No pro league is more aware of its image and how it relates to the bottom line. The NFL never loses a PR war.

Until now. The league and its players association are being whipped so decisively in an image contest, their only option is unconditional surrender.

The NFL people arrive at a hearing Tuesday before a House Judiciary subcommittee. The subject is the league's treatment of its former players. They bring their charts, their numbers and their lawyers in dark suits. Look at all this money we have for these old guys!

The old guys bring themselves. They limp, they walk with crutches. They excuse themselves in advance for any lapses during testimony. Their brains, they explain, are scrambled from playing professional football.

Whom are you going to believe?

Rep. Maxine Waters (D-Calif.) asks NFL Players Association counsel Douglas Ell how many retired players are currently receiving disability payments.

"Three hundred seventeen," he answers.

How many are eligible?, Waters asks.

Roughly 8,000, Ell answers.

Whom are you going to believe?

One former NFL gladiator, a lineman named Curt Marsh, told the subcommittee he has had 31 surgeries, including 14 on a leg that eventually was amputated.

Another guy is still so popular, 22 years after he coached in a Super Bowl and at least 30 years after he played, he signs autographs when he's done trashing the league and its players association. Mike Ditka never was short with his opinions.

The NFL can't win this one. If it says pensions and disability coverage had to be agreed to by the players in every new collective bargaining agreement, it looks petty and small. If it says the pension for some players now exceeds what they earned while playing, it looks cheap. It can't say that the current rank and file should pay more attention to the deals it signs.

That'd be true. It also would be skirting the issue. Which, today, looks a lot like Brian DeMarco, a former lineman. He walks with a cane. In some sort of contorted exercise in modern medical science, his spine has been fused to his hip. He has no health insurance because the deal the players cut with the league says the coverage expires three years after you retire. He can't work. Medical bills wiped him out. He told The Enquirer and other media outlets that he has been homeless three times in the last four years.

The NFL says it's taking better financial care of its old players than ever before. It says this at a hearing without its two best spokesmen. NFLPA chief Gene Upshaw was out of the country; Goodell was with the rookies. Wasn't the hearing important?

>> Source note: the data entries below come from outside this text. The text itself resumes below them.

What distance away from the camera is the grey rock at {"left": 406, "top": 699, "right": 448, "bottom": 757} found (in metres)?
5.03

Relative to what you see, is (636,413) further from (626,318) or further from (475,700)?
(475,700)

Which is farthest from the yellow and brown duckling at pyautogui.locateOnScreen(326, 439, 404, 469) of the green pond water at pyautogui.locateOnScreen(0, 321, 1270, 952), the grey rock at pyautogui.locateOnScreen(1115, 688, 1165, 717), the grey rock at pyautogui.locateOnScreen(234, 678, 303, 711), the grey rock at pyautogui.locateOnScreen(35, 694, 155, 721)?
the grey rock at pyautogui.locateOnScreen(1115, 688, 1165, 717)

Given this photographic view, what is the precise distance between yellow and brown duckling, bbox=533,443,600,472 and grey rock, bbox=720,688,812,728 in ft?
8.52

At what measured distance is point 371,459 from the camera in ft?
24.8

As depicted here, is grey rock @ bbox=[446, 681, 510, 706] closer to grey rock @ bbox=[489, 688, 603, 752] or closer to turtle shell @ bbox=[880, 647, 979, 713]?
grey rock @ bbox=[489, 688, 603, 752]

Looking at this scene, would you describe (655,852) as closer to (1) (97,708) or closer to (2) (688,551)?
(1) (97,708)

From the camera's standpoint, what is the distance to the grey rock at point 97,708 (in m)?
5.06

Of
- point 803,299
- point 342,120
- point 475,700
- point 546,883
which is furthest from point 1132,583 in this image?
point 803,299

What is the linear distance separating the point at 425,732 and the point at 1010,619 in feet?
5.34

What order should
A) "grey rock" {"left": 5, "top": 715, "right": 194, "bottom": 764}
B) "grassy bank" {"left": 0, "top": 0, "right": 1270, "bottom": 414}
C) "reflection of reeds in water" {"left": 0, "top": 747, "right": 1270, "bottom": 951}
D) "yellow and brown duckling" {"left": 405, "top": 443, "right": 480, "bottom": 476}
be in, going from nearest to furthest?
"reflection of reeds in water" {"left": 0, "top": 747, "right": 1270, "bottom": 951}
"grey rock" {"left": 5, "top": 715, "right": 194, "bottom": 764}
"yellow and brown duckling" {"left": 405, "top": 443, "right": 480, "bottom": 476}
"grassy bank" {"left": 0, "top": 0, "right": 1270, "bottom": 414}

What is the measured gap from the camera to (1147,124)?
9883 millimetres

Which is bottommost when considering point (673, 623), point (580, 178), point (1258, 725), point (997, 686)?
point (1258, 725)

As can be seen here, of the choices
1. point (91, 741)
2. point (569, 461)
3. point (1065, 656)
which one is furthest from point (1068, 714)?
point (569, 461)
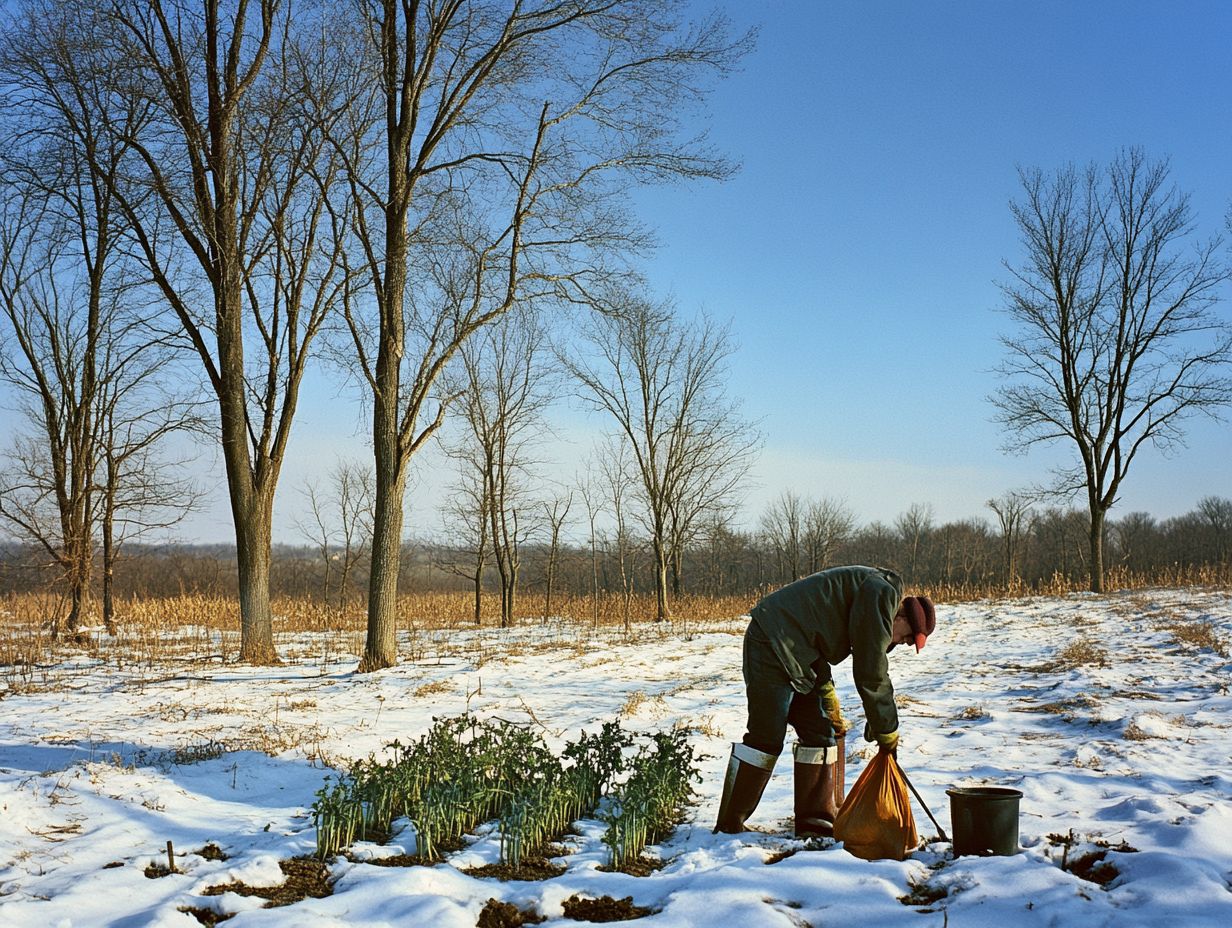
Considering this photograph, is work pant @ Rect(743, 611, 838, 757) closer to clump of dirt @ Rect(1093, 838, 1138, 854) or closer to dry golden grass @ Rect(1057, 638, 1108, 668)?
clump of dirt @ Rect(1093, 838, 1138, 854)

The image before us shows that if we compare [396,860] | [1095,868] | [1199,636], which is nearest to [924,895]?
[1095,868]

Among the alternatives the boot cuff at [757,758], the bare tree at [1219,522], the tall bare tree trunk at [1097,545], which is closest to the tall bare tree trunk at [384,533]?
the boot cuff at [757,758]

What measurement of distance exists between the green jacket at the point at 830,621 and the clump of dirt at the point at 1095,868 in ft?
3.45

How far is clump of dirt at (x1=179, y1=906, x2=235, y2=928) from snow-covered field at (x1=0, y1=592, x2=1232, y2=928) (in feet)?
0.20

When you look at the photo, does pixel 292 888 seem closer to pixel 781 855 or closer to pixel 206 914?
pixel 206 914

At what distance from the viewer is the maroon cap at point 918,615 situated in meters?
4.25

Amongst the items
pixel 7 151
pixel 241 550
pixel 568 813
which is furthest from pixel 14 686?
pixel 568 813

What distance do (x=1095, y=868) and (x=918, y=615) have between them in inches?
51.4

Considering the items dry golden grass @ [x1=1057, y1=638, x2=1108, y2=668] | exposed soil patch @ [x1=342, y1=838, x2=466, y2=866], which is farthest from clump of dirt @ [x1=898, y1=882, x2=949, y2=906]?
dry golden grass @ [x1=1057, y1=638, x2=1108, y2=668]

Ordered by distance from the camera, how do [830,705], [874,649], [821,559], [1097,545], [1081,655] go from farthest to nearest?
[821,559]
[1097,545]
[1081,655]
[830,705]
[874,649]

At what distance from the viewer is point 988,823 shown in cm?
375

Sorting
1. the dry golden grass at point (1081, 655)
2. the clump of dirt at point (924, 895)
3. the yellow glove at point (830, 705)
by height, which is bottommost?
the clump of dirt at point (924, 895)

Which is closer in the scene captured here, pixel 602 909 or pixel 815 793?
pixel 602 909

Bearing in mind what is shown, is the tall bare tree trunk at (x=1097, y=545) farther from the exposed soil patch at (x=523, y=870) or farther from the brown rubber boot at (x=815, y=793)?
the exposed soil patch at (x=523, y=870)
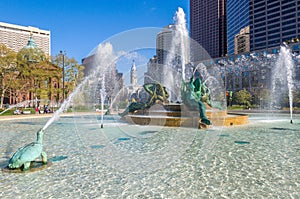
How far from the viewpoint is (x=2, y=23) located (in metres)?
174

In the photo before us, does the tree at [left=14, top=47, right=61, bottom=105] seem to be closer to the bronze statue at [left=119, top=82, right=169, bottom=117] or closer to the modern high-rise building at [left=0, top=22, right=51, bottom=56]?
the bronze statue at [left=119, top=82, right=169, bottom=117]

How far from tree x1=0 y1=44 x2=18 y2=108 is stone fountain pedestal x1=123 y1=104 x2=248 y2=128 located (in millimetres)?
27794

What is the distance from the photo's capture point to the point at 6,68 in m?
37.2

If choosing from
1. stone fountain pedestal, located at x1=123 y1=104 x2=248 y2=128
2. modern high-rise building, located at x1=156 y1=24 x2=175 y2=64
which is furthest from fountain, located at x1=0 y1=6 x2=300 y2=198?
modern high-rise building, located at x1=156 y1=24 x2=175 y2=64

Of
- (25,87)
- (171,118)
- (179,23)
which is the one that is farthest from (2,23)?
(171,118)

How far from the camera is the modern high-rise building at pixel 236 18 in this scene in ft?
363

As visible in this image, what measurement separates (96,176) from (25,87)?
40986 mm

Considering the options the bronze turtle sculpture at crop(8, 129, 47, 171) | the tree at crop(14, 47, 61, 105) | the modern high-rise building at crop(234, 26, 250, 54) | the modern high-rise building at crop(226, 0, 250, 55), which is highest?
the modern high-rise building at crop(226, 0, 250, 55)

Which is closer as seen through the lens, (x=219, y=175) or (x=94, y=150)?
(x=219, y=175)

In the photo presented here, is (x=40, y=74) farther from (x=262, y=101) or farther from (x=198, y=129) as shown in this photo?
(x=262, y=101)

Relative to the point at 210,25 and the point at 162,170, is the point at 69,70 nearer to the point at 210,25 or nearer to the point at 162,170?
the point at 162,170

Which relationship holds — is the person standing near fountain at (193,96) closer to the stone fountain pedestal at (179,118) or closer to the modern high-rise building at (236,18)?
the stone fountain pedestal at (179,118)

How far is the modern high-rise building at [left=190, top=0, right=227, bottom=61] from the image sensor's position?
512 feet

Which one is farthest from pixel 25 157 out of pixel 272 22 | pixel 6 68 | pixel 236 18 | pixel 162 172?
pixel 236 18
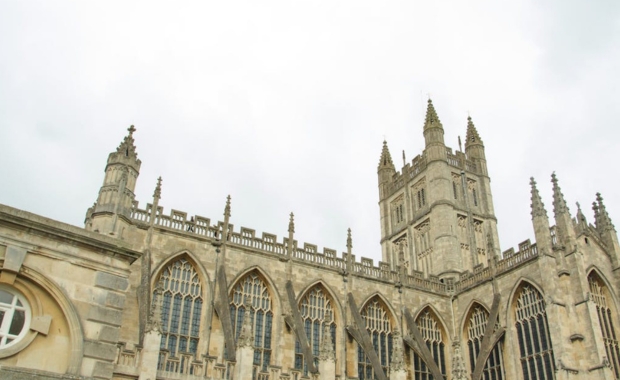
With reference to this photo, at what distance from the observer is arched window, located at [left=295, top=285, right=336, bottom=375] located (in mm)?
25672

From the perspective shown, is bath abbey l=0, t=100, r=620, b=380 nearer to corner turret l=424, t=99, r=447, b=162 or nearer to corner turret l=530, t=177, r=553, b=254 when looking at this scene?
corner turret l=530, t=177, r=553, b=254

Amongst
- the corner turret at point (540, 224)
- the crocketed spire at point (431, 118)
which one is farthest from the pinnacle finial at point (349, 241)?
the crocketed spire at point (431, 118)

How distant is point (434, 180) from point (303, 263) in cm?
1337

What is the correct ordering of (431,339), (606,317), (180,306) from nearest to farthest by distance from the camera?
(180,306)
(606,317)
(431,339)

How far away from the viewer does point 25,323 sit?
8.57m

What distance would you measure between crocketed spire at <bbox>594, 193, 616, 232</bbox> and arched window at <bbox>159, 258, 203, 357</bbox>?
19393 millimetres

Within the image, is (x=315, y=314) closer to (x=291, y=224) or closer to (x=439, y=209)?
(x=291, y=224)

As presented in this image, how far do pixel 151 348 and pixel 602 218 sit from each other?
22156 mm

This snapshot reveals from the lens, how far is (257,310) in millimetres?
24641

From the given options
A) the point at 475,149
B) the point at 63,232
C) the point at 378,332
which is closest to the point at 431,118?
the point at 475,149

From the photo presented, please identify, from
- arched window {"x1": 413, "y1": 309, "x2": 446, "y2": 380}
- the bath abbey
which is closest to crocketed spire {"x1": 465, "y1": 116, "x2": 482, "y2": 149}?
the bath abbey

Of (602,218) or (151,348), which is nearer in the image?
(151,348)

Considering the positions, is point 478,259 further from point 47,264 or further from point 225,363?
point 47,264

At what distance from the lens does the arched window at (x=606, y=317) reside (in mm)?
23766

Of course players should study the deals they approve. Of course they make lots of money - now. What company these days pays fully for the health care of its retirees? How many companies still have pension plans?

What you choose to do to your knees - and hips and shoulders and brain - in the performance of your job is your business. Which would be true, in most jobs. Football isn't one of those.

Nobody who helped make billions for his company should be without a home because he can't get help from his company.

Former Bengal Bob Trumpy says the players association has ripped off its rank and file. He says Upshaw is too cozy with the league.

"Upshaw has claimed labor peace, but he has done it at the expense of the retired players," Trumpy said. He believes the players association has a moral obligation to the players who made today's wealth possible, but he doesn't know how to make things right.

"Ownership knows that if they get involved in paying the medical bills of ex-players, they'll go broke," he said. "I can't think of some magic bullet to fix this."

Conrad Dobler has a suggestion. For a few years, Dobler, a former NFL offensive lineman, has been the poster man for a system gone wrong. He has so much plastic in his knees, he could open a G.I. Joe factory. Between him and his four former linemates, Dobler said to me, "We don't have enough body parts to make a whole person."

Dobler suggests putting 2 percent of the salary cap into a retirement fund. I'm not an accountant; I wouldn't know how that might work. I'm not a rich, egocentric current player, either, so I don't know if they'd go for it.

But it's a start. Meantime, let's do something for Brian DeMarco, shall we? The way it is now, it just doesn't look good.